# Thread: Product of 2 projection matrices

1. ## Product of 2 projection matrices

So, I'm working on a proof where if I had product of projection matrices Pi and Pj equal zero, the proof works. The problem statement is kind of long, so I won't write it out..

My question is "does a product of two projection matrices ever equal zero??" If it does, in what cases? TIA!

2. Originally Posted by borracho
So, I'm working on a proof where if I had product of projection matrices Pi and Pj equal zero, the proof works. The problem statement is kind of long, so I won't write it out..

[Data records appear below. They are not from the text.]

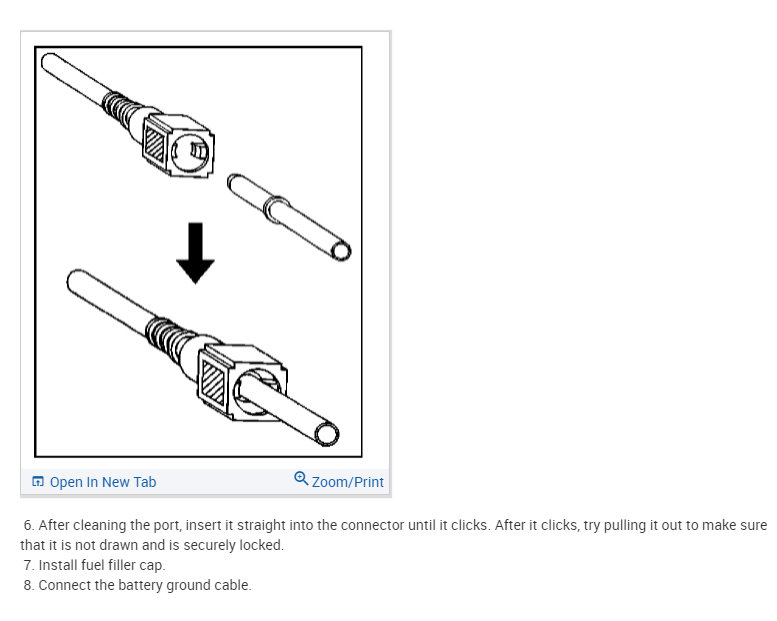 Open In New Tab
Zoom/Print

6. After cleaning the port, insert it straight into the connector until it clicks. After it clicks, try pulling it out to make sure that it is not drawn and is securely locked.
7. Install fuel filler cap.
8. Connect the battery ground cable.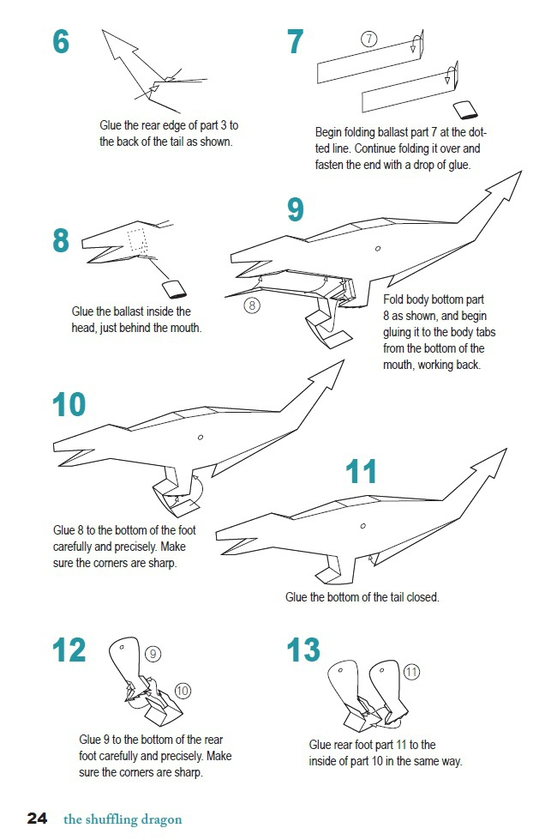 6

Glue the rear edge of part 3 to the back of the tail as shown.

7

7

Begin folding ballast part 7 at the dotted line. Continue folding it over and fasten the end with a drop of glue.

8

Glue the ballast inside the head, just behind the mouth.

9

8

Fold body bottom part 8 as shown, and begin gluing it to the body tabs from the bottom of the mouth, working back.

10

Glue 8 to the bottom of the foot carefully and precisely. Make sure the corners are sharp.

11

Glue the bottom of the tail closed.

12

9

10

Glue 9 to the bottom of the rear foot carefully and precisely. Make sure the corners are sharp.

13

11

Glue rear foot part 11 to the inside of part 10 in the same way.

24 the shuffling dragon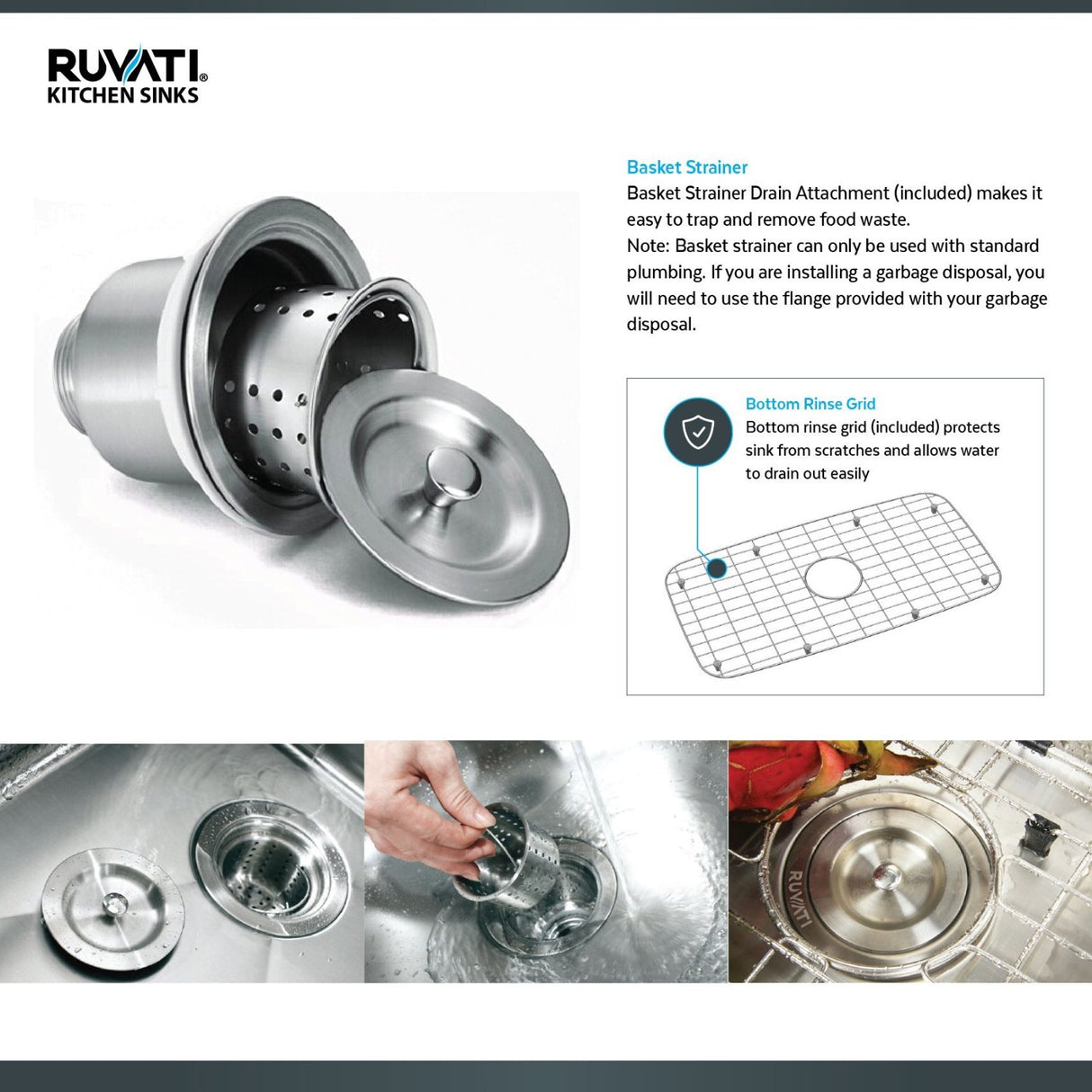 RUVATI®
KITCHEN SINKS

Basket Strainer
Basket Strainer Drain Attachment (included) makes it easy to trap and remove food waste.
Note: Basket strainer can only be used with standard plumbing. If you are installing a garbage disposal, you will need to use the flange provided with your garbage disposal.

Bottom Rinse Grid
Bottom rinse grid (included) protects sink from scratches and allows water to drain out easily

RUVATI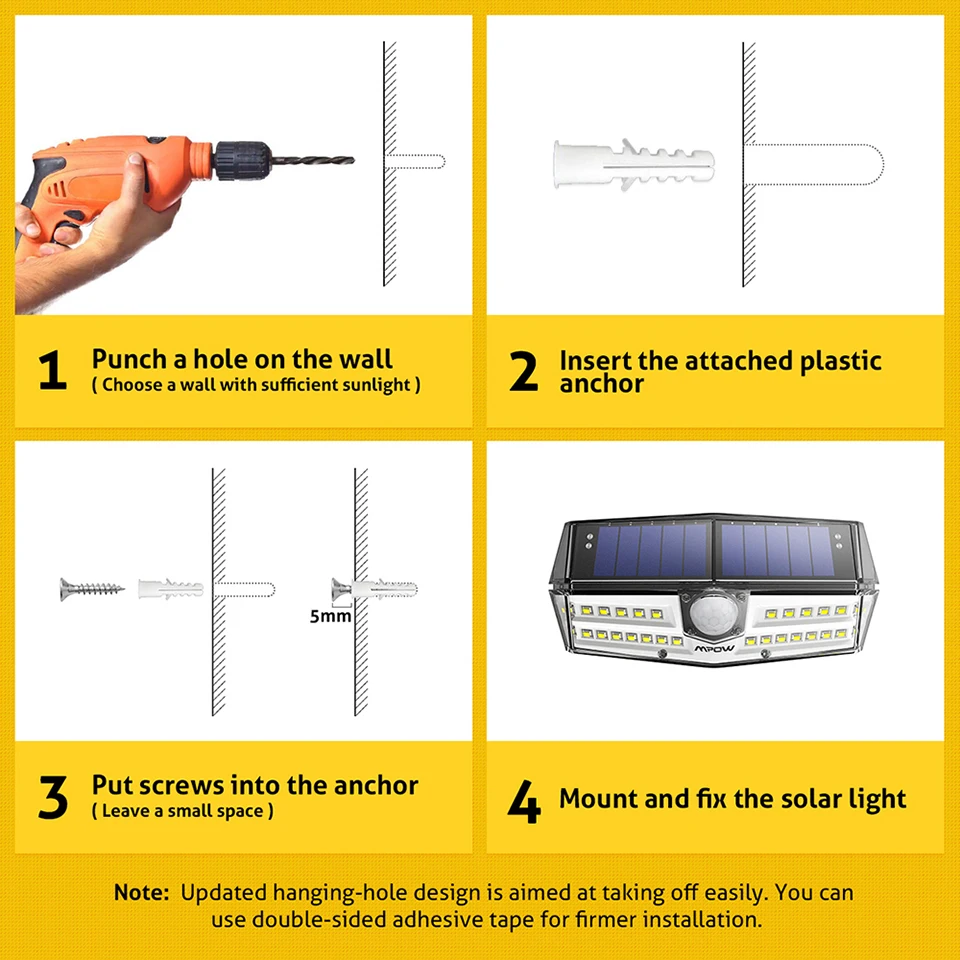 1 Punch a hole on the wall
( Choose a wall with sufficient sunlight )

2 Insert the attached plastic anchor

5mm

3 Put screws into the anchor
( Leave a small space )

MPOW

4 Mount and fix the solar light

Note: Updated hanging-hole design is aimed at taking off easily. You can use double-sided adhesive tape for firmer installation.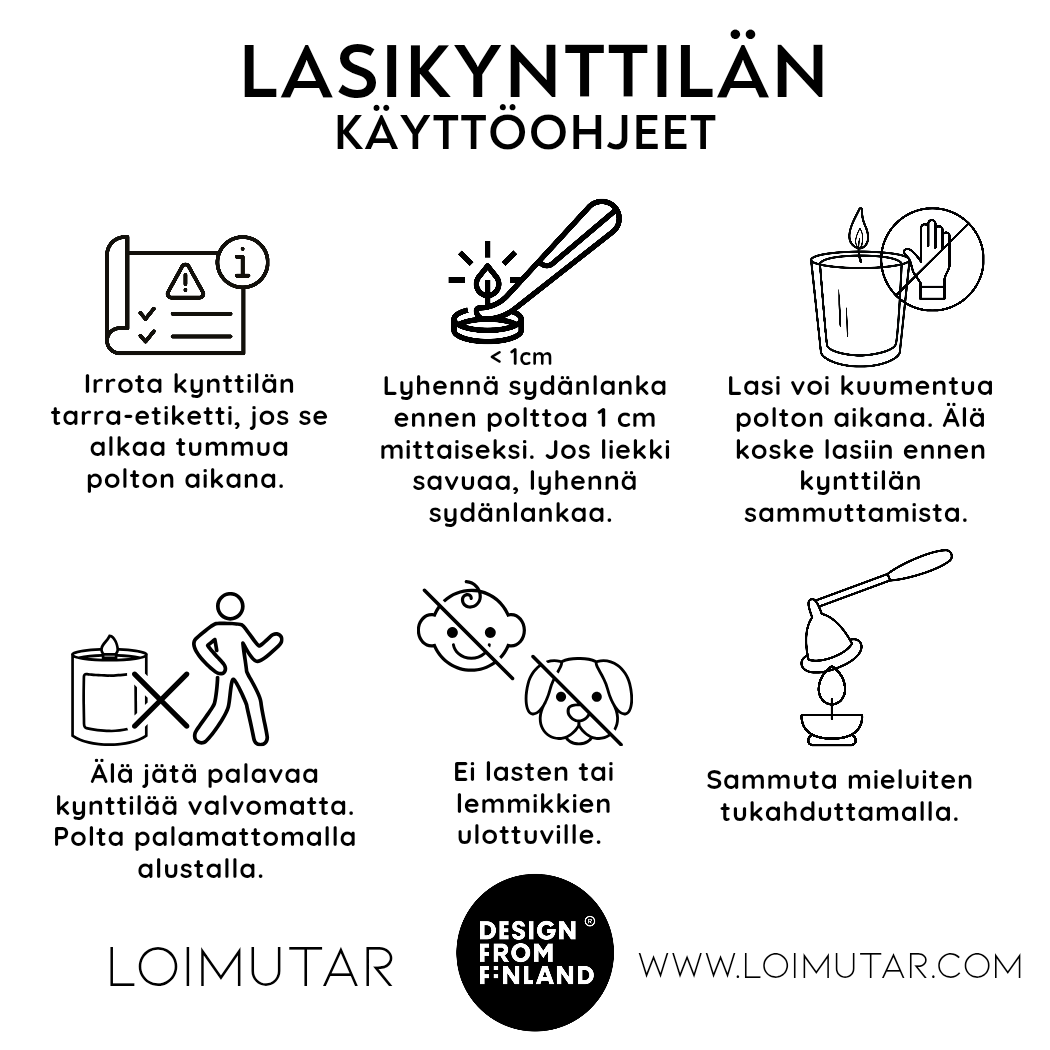 LASIKYNTTILÄN
KÄYTTÖOHJEET

i

Irrota kynttilän tarra-etiketti, jos se alkaa tummua polton aikana.

< 1cm

Lyhennä sydänlanka ennen polttoa 1 cm mittaiseksi. Jos liekki savuaa, lyhennä sydänlankaa.

Lasi voi kuumentua polton aikana. Älä koske lasiin ennen kynttilän sammuttamista.

Älä jätä palavaa kynttilää valvomatta. Polta palamattomalla alustalla.

Ei lasten tai lemmikkien ulottuville.

Sammuta mieluiten tukahduttamalla.

LOIMUTAR

DESIGN FROM FINLAND ®

WWW.LOIMUTAR.COM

My question is "does a product of two projection matrices ever equal zero??" If it does, in what cases? TIA!
Well, there's a lot you can say. The first things which pop into my mind are as follows: Suppose for two projections $\displaystyle P,Q$ on $\displaystyle \mathsf{V}$ we have $\displaystyle PQ=QP=0$. Then $\displaystyle (P+Q)^2=P^2+Q^2+PQ+QP=P+Q$. So $\displaystyle P+Q$ is also a projection. Furthermore, $\displaystyle \mathsf{R}(Q)\subset\mathsf{N}(P)$ and $\displaystyle \mathsf{R}(P)\subset\mathsf{N}(Q)$, such that $\displaystyle \text{rank }P+\text{rank }Q\leq \dim\mathsf{V}$ and $\displaystyle \dim\mathsf{V}\leq\text{nullity }P+\text{nullity }Q$.

3. If P projects vectors onto subspace U, Q projects vectors onto subspace V and U and V are orthogonal subspaces, then PQ= QP= 0.